With the debate heating up in the US regarding academic boycotts of Israel (see the NY Times’ Dec. 17 report on the resolution approved by the American Studies Association, and today’s report in Haaretz citing the sharp criticism by the Association of American Universities of the ASA’s boycott call), we share below the letter on the subject submitted to the NY Times last week by our Vice President, Prof. Leonard Grob.
Unfortunately, the only two Jewish organizational responses published by the Times both came from the older, ‘mainstream’ establishment and offered comments that were almost identical. Regrettably, the Times made no room for a more nuanced or alternative perspective. Prof. Grob’s letter reads as follows:
In “Boycott by Academic Group Is a Symbolic Sting to Israel”(front page, Dec. 17), Richard Pérez-Peña and Jodi Rudoren conflate two very different boycott initiatives: the wholesale boycott of all things Israeli, promoted by the Global BDS movement, but opposed by almost all Israelis, supporters of Israel, and even the Palestinian political leadership; and the selective boycott of Israel’s occupation of the West Bank. The former is too often a tool used to unjustly target Israel’s very existence, while the latter correctly distinguishes between Israel’s legitimacy within its pre-1967 borders and the illegitimacy of its occupation beyond this ‘Green Line’.
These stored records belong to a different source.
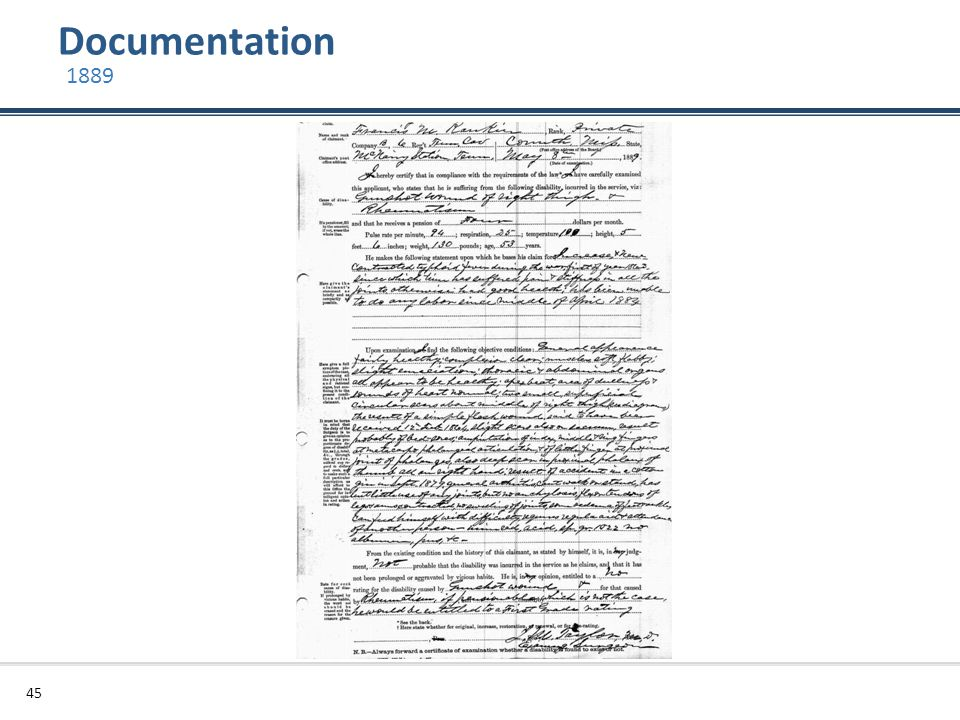 Documentation 1889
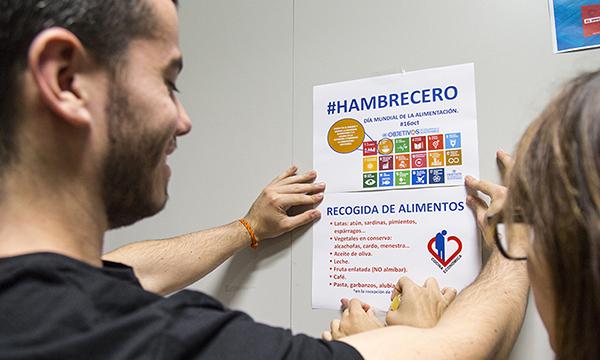 Los alumnos de Nutrición promueven una campaña de recogida de alimentos para la Cocina Económica de Santander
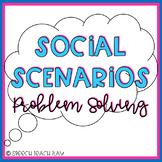 Social Scenarios Problem Solving REAL LIFE Pictures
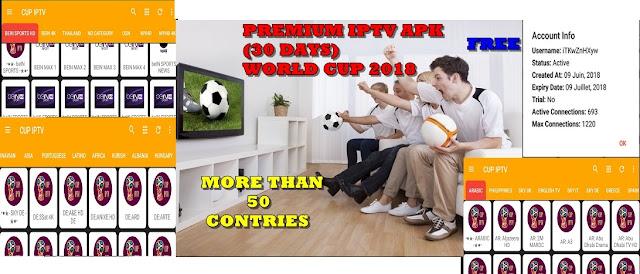 CUP IPTV APK : PREMIUM IPTV + CODE ( 30 days ) WATCH OVER 50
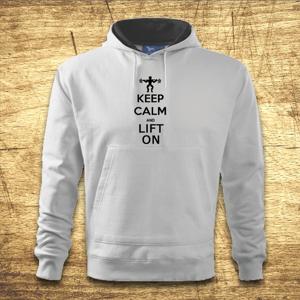 Mikina s kapucňou s motívom Keep calm and lift on
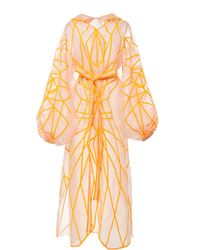 Yuliya Magdych - Panther Fully Embroidered Organza Caftan - Lyst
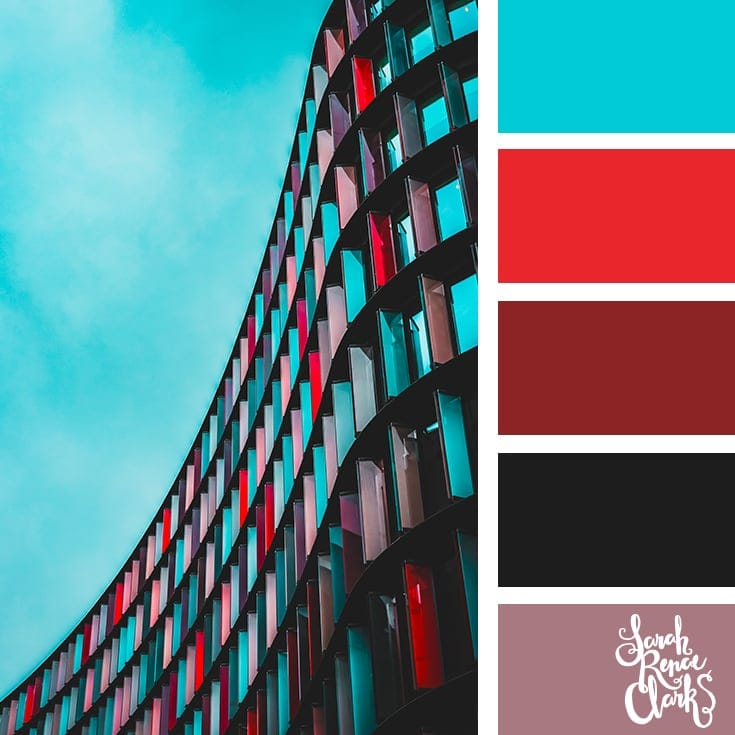 Red and acqua | 25 color palettes inspired by the PANTONE color trend predictions for Spring 2018 - Use these color schemes as inspiration for your next colorful project! Find more color palettes, mood boards and schemes at www.sarahrenaeclark.com #color #colorpalette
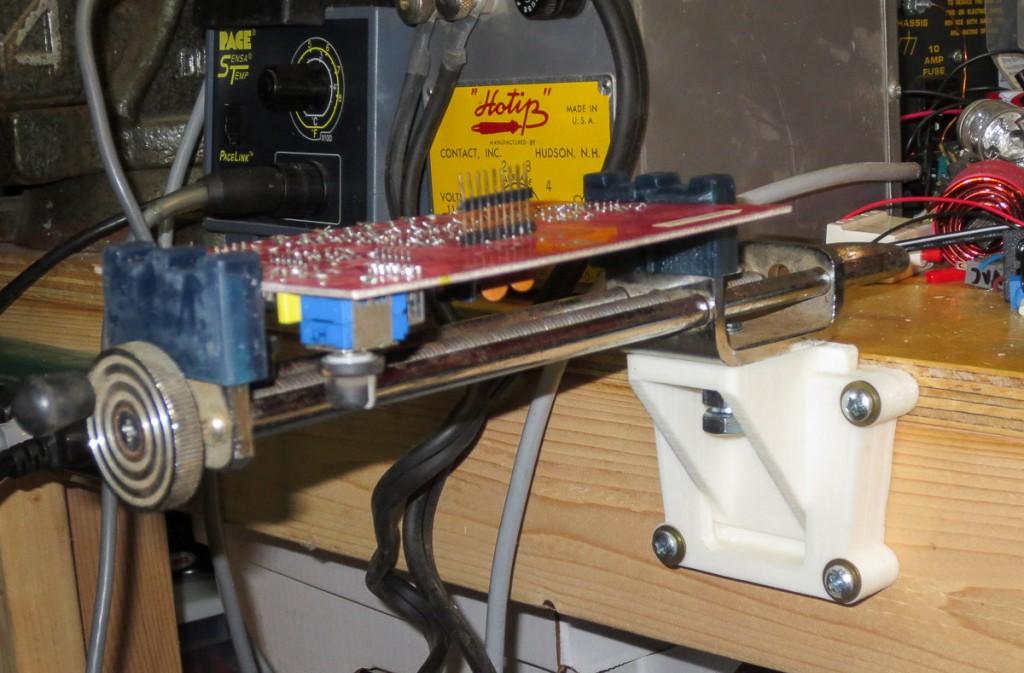 Printed Circuit Board holder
This selective boycott enjoys growing support from those Israelis and American supporters of Israel who seek a two-state solution that will allow Israel to continue to exist as a democracy. The boycott announced by the American Studies Association, while rightly seeking to defend the academic freedom of Palestinians under occupation, errs in its failure to distinguish between, for example, Tel Aviv University in sovereign Israel, and Ariel University in the West Bank, which was created to promote Israel’s settlement movement.